Excerpted text:
==*==

When My Body Speaks, I Need to Listen
Ignoring my intuition led to pain, but maybe it’s also leading to transformation.
How could listening to my angels have kept me from ending up in a boot? Everyone’s angels communicate differently—some see visions, others hear soft whispers in their mind. I feel mine in my body, and then I translate their messages into words.
The morning of my accident, I wrote in my diary: Maybe don’t push today. You don’t want to get injured. A premonition. But I assumed “injured” meant something small—a pulled muscle, not a full Achilles rupture. I guess my angels are subtle.
A few minutes before I hit the ice—before I somehow miraculously tore my Achilles tendon—I thought to myself, This isn’t fun. I don’t want to be with the people I’m snowboarding with. I was about to take a different run—but I guess I was already too late.
Now, I was riding down with ski patrol, in the most pain I had ever felt in my life. The ski patrol guys were kind, present, angelic—the ones I barely knew were the ones who showed up. The ones I trusted? They disappeared. They didn’t even ride down with me after the injury. One of them eventually took me to the surgeon a few hours later, but in the car, he yelled at me. I was in excruciating pain, completely vulnerable, and somehow I was still being yelled at—for wanting to eat before going to the surgeon.

==*==

Provided material:
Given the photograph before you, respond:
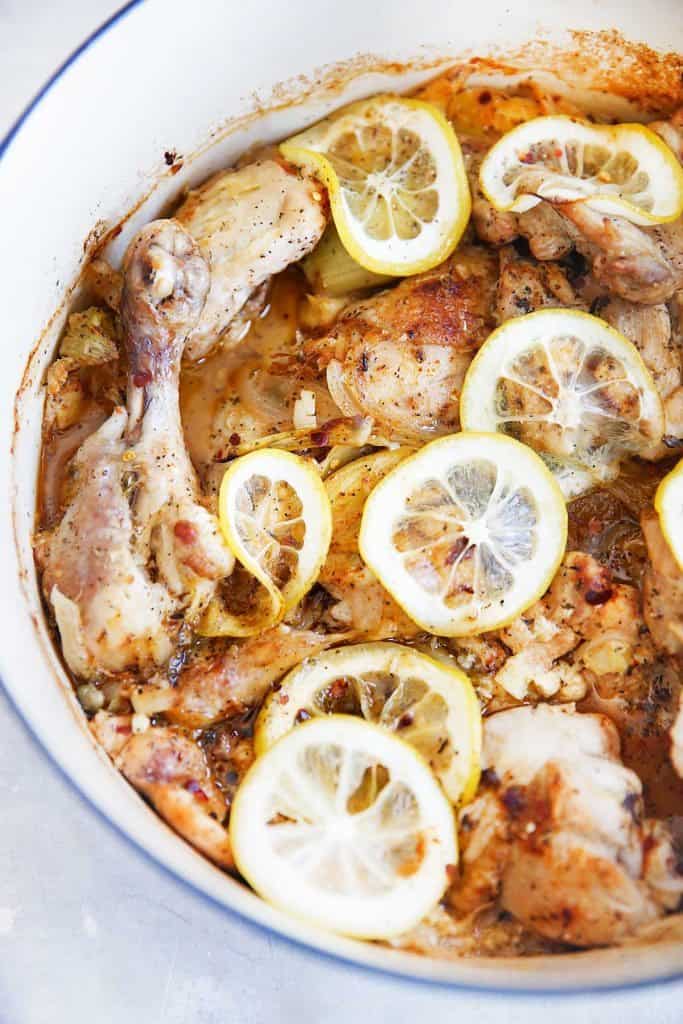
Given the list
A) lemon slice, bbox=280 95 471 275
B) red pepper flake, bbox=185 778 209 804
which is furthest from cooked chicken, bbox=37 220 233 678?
lemon slice, bbox=280 95 471 275

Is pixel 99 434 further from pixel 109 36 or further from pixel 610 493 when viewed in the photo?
pixel 610 493

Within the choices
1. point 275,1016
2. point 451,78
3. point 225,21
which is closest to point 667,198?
point 451,78

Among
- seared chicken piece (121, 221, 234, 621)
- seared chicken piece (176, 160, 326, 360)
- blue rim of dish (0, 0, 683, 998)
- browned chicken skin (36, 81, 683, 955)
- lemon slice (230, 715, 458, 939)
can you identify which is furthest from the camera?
seared chicken piece (176, 160, 326, 360)

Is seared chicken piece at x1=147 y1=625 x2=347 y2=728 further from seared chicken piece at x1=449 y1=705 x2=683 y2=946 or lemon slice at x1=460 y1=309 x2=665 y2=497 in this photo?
lemon slice at x1=460 y1=309 x2=665 y2=497

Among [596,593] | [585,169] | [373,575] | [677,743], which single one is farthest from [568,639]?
[585,169]

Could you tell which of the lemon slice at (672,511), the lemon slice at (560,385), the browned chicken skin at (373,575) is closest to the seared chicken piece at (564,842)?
the browned chicken skin at (373,575)

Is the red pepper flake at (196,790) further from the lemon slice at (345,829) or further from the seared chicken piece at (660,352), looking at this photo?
the seared chicken piece at (660,352)

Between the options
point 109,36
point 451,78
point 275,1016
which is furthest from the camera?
point 451,78
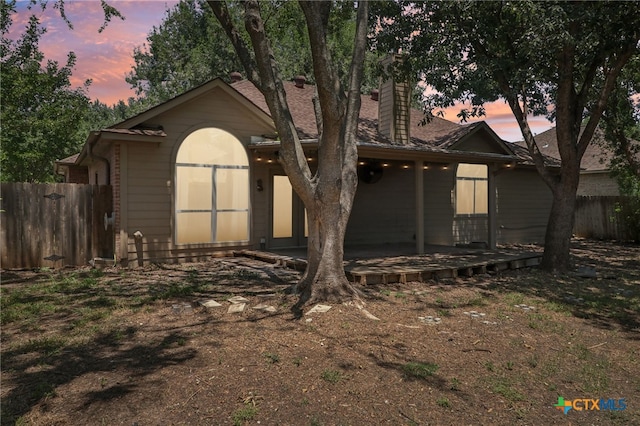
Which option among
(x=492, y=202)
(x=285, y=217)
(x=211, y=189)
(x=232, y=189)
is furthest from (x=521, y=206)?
(x=211, y=189)

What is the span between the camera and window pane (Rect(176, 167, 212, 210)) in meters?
10.5

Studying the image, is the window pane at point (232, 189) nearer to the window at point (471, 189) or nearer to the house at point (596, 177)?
the window at point (471, 189)

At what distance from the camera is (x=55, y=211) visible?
9.71m

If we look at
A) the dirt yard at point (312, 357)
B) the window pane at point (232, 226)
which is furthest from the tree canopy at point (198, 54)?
the dirt yard at point (312, 357)

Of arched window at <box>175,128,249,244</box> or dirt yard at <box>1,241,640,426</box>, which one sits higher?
arched window at <box>175,128,249,244</box>

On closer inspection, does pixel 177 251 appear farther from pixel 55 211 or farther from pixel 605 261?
pixel 605 261

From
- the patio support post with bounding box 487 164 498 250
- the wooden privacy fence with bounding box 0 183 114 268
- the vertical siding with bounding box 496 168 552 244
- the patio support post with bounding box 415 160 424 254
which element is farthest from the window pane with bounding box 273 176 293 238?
the vertical siding with bounding box 496 168 552 244

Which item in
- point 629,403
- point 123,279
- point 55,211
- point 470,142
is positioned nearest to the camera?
point 629,403

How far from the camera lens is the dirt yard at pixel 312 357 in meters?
3.37

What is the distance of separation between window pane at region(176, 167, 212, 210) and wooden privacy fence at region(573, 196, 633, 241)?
1587 cm

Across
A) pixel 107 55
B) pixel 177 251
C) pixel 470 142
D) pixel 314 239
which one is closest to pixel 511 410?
pixel 314 239

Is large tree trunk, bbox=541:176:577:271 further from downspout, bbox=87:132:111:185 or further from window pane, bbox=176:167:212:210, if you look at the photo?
downspout, bbox=87:132:111:185

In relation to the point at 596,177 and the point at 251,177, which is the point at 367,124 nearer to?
the point at 251,177

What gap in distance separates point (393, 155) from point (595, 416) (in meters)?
7.87
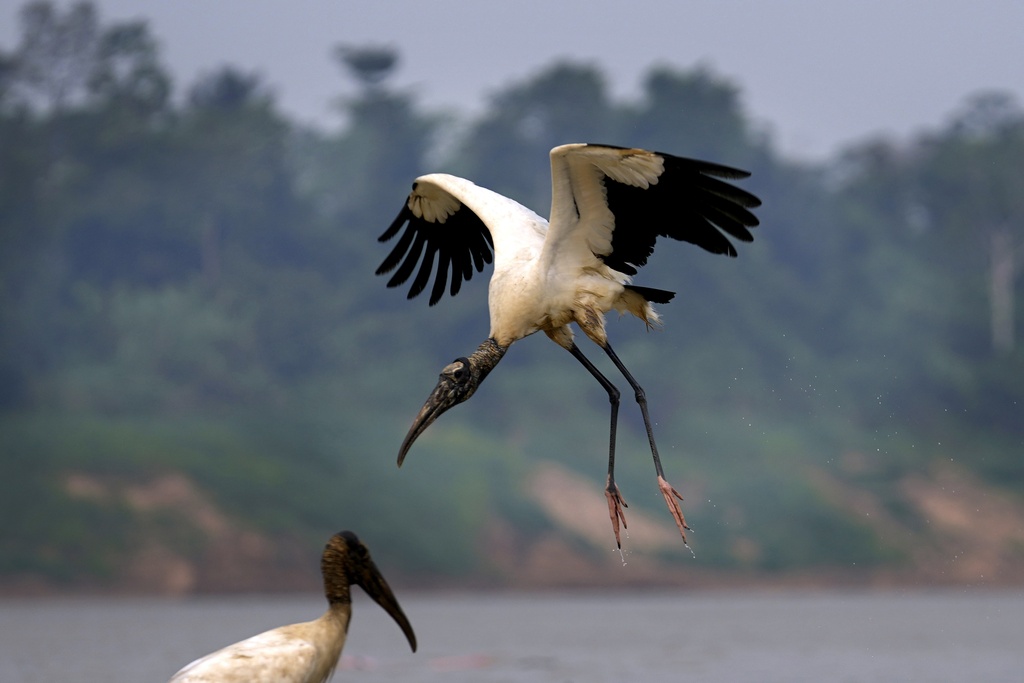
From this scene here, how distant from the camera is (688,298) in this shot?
47.3 m

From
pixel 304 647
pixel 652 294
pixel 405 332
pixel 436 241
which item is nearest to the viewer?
pixel 304 647

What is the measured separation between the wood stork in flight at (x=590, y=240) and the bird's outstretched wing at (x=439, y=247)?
481 millimetres

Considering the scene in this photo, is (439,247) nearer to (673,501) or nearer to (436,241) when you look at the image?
(436,241)

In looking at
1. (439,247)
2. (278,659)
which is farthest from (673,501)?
(439,247)

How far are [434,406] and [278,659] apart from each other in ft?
5.63

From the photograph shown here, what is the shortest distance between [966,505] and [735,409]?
6.32 metres

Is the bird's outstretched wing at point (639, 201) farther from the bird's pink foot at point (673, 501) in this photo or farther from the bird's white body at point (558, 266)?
the bird's pink foot at point (673, 501)

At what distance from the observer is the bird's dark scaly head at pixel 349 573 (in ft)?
31.4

==*==

Work instructions:
**A)** In the snowboarding essay, why did the person driving the writer to the surgeon yell at the writer?
**B)** Echo the snowboarding essay word for word, from "A few minutes" to "to the surgeon.".
Rely on the snowboarding essay alone, not on the entries.

Responses:
**A)** For wanting to eat before going to the surgeon.

**B)**
A few minutes before I hit the ice—before I somehow miraculously tore my Achilles tendon—I thought to myself, This isn’t fun. I don’t want to be with the people I’m snowboarding with. I was about to take a different run—but I guess I was already too late.
Now, I was riding down with ski patrol, in the most pain I had ever felt in my life. The ski patrol guys were kind, present, angelic—the ones I barely knew were the ones who showed up. The ones I trusted? They disappeared. They didn’t even ride down with me after the injury. One of them eventually took me to the surgeon a few hours later, but in the car, he yelled at me. I was in excruciating pain, completely vulnerable, and somehow I was still being yelled at—for wanting to eat before going to the surgeon.